I hauled her into her bubble gum pink bedroom. "Look, Silver is dead. Your brother CANNOT know. CANNOT. I'm going to the pet store to replace him."

Daughter (see Cast of Characters here) studies me a moment. "Do you really think you're going to pull this off?"

I have no time for this conversation. The pet store closes soon, and that glass of wine is beckoning more strongly with each pet's demise.  "Your uncle and I replaced your cousin's hamster when she was five. She's seventeen. She still doesn't know."

"OK," she concedes. "You have my support. I won't tell."

So with her blessing properly given to my plan, I replace Silver 1 with Silver 2, who is significantly, noticeably larger than his predecessor. Now Husband and Daughter are both skeptical.

"You will never pull this off," they say.

I totally pull it off.

In the morning, Son declares that Silver is HUGE.

And with supreme pride, he declares "It's because I'm a great pet owner."
The sign Son made when Dog passed.

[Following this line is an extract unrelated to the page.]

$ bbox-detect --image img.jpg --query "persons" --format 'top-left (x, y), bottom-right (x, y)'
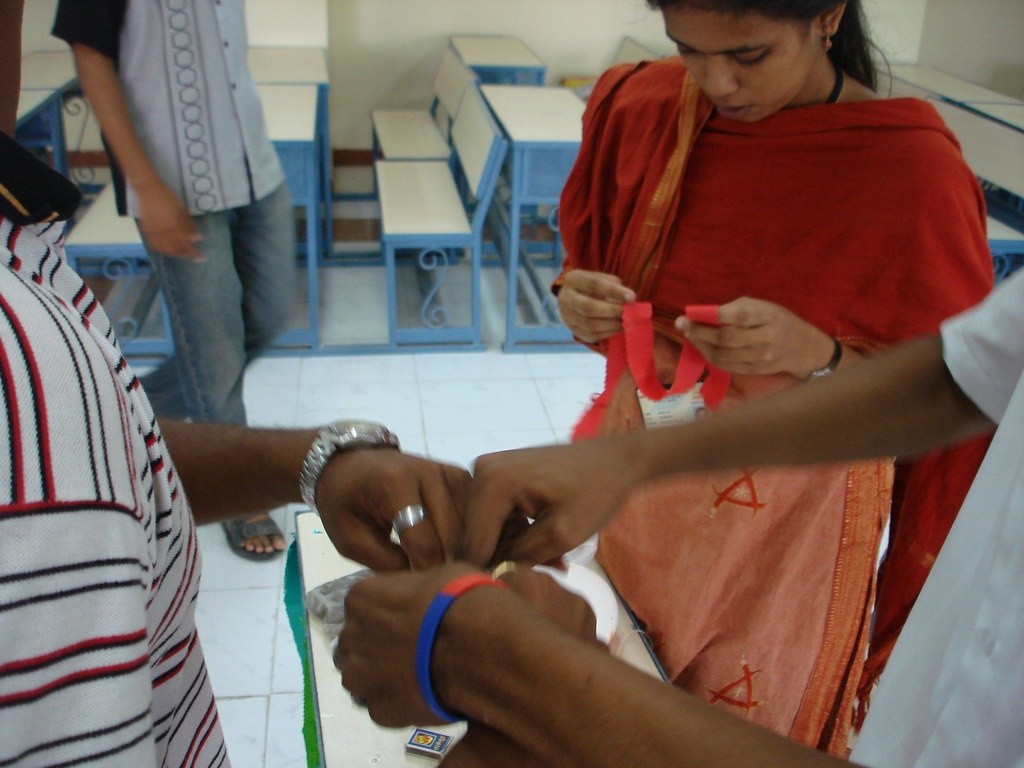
top-left (325, 259), bottom-right (1024, 768)
top-left (49, 0), bottom-right (296, 562)
top-left (549, 0), bottom-right (998, 734)
top-left (1, 0), bottom-right (610, 768)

It says, "Make a live forever potion that can make our pets come back."

So after Dog and Silver passed, the remainder of the summer went on uneventfully.

But this week Guinea Pig stopped eating. Husband suggests that maybe he needs new food. So off I go to the pet store again. There's a huge selection of guinea pig food. One even encourages foraging.


I don't think Guinea Pig will take up foraging at this late point in his life. And of course it doesn't matter anyway because GP still isn't eating. He's not the same, I implore to Husband. He's listless. He doesn't chirp and squeal like he used to. When I look in his eyes it's like there's a different person in there.

"Maybe he's been possessed," Husband quips, "by The Closet Monster."

If anybody needs me, I'll be in the corner with my wine.


Wendi's Binge of the Week
Fox's Gotham is a fun, new take on the Caped Crusader's back story. Focusing on the future Commissioner Gordon (the delicious Ben McKenzie), Gotham is by turns cleverly anachronistic, campy, and even a bit procedural. Donal Logue is dry and witty as Gordon's partner, and Robin Lord Taylor is perhaps the greatest Penguin ever. Season 1 is worth watching for Jada Pinkett Smith's Fish Mooney alone. Season 2 is only two episodes in! (See full episodes at fox.com).